You’d think that these four data sets would look pretty similar to one another. They do not. If we draw scatterplots of X against Y for all four variables, as shown in 図 111, we see that all four of these are spectacularly different to each other. The lesson here, which so very many people seem to forget in real life, is always graph your raw data (chapter Drawing graphs).
Spearman’s rank correlations
The Pearson correlation coefficient is useful for a lot of things, but it does have shortcomings. One issue in particular stands out: what it actually measures is the strength of the linear relationship between two variables. In other words, what it gives you is a measure of the extent to which the data all tend to fall on a single, perfectly straight line. Often, this is a pretty good approximation to what we mean when we say “relationship”, and so the Pearson correlation is a good thing to calculate. Sometimes though, it isn’t.
One very common situation where the Pearson correlation isn’t quite the right thing to use arises when an increase in one variable X really is reflected in an increase in another variable Y, but the nature of the relationship isn’t necessarily linear. An example of this might be the relationship between effort and reward when studying for an exam. If you put zero effort (X) into learning a subject then you should expect a grade of 0% (Y). However, a little bit of effort will cause a massive improvement. Just turning up to lectures means that you learn a fair bit, and if you just turn up to classes and scribble a few things down your grade might rise to 35%, all without a lot of effort. However, you just don’t get the same effect at the other end of the scale. As everyone knows, it takes a lot more effort to get a grade of 90% than it takes to get a grade of 55%. What this means is that, if I’ve got data looking at study effort and grades, there’s a pretty good chance that Pearson correlations will be misleading.
To illustrate, consider the data plotted in 図 112, showing the relationship between hours worked and grade received for 10 students taking some class. The curious thing about this (highly fictitious) data set is that increasing your effort always increases your grade. It might be by a lot or it might be by a little, but increasing effort will never decrease your grade. If we run a standard Pearson correlation, it shows a strong relationship between hours worked and grade received, with a correlation coefficient of 0.91. However, this doesn’t actually capture the observation that increasing hours worked always increases the grade. There’s a sense here in which we want to be able to say that the correlation is perfect but for a somewhat different notion of what a “relationship” is. What we’re looking for is something that captures the fact that there is a perfect ordinal relationship here. That is, if student 1 works more hours than student 2, then we can guarantee that student 1 will get the better grade. That’s not what a correlation of r = 0.91 says at all.

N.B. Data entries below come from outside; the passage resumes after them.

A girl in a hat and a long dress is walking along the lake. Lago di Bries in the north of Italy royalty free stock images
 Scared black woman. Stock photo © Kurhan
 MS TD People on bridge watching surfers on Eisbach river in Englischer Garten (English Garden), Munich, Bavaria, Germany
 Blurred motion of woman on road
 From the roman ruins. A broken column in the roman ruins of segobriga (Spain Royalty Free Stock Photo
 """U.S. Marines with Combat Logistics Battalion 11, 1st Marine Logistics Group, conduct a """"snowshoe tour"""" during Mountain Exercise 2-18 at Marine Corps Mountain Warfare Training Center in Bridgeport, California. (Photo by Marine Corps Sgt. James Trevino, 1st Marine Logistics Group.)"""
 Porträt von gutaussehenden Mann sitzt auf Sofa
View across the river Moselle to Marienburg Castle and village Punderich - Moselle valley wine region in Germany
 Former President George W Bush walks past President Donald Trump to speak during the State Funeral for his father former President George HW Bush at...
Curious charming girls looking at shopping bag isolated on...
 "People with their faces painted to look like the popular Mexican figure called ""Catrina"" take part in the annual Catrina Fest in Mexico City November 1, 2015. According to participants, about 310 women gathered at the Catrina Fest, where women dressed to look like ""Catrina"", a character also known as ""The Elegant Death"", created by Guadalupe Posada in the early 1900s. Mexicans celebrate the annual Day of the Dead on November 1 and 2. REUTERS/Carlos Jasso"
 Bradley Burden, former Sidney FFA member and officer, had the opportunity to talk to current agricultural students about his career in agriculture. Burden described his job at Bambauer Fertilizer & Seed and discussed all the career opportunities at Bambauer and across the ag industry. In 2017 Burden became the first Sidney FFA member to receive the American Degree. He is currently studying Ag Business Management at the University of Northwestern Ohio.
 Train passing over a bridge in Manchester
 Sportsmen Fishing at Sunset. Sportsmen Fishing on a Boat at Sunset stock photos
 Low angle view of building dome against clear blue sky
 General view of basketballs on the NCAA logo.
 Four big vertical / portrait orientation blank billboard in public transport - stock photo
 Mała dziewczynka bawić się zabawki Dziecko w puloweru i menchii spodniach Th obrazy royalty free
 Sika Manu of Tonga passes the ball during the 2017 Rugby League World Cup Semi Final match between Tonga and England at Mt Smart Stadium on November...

How should we address this? Actually, it’s really easy. If we’re looking for ordinal relationships all we have to do is treat the data as if it were ordinal scale ! So, instead of measuring effort in terms of “hours worked”, lets rank all 10 of our students in order of hours worked. That is, student 1 did the least work out of anyone (2 hours) so they get the lowest rank (rank = 1). Student 4 was the next laziest, putting in only 6 hours of work over the whole semester, so they get the next lowest rank (rank = 2). Notice that I’m using “rank =1” to mean “low rank”. Sometimes in everyday language we talk about “rank = 1” to mean “top rank” rather than “bottom rank”. So be careful, you can rank “from smallest value to largest value” (i.e., small equals rank 1) or you can rank “from largest value to smallest value” (i.e., large equals rank 1). In this case, I’m ranking from smallest to largest, but as it’s really easy to forget which way you set things up you have to put a bit of effort into remembering!
Okay, so let’s have a look at our students when we rank them from worst to best in terms of effort and reward:
rank (hours worked) |
rank (grade received) |
|
---|---|---|
student 1 |
1 |
1 |
student 2 |
10 |
10 |
student 3 |
6 |
6 |
student 4 |
2 |
2 |
student 5 |
3 |
3 |
student 6 |
5 |
5 |
student 7 |
4 |
4 |
student 8 |
8 |
8 |
student 9 |
7 |
7 |
student 10 |
9 |
9 |
Hmm. These are identical. The student who put in the most effort got the best grade, the student with the least effort got the worst grade, etc. As the table above shows, these two rankings are identical, so if we now correlate them we get a perfect relationship, with a correlation of 1.0.
What we’ve just re-invented is Spearman’s rank order correlation, usually
denoted ρ to distinguish it from the Pearson correlation r. We can
calculate Spearman’s ρ using jamovi simply by clicking the Spearman
check
box in the Correlation Matrix
options panel.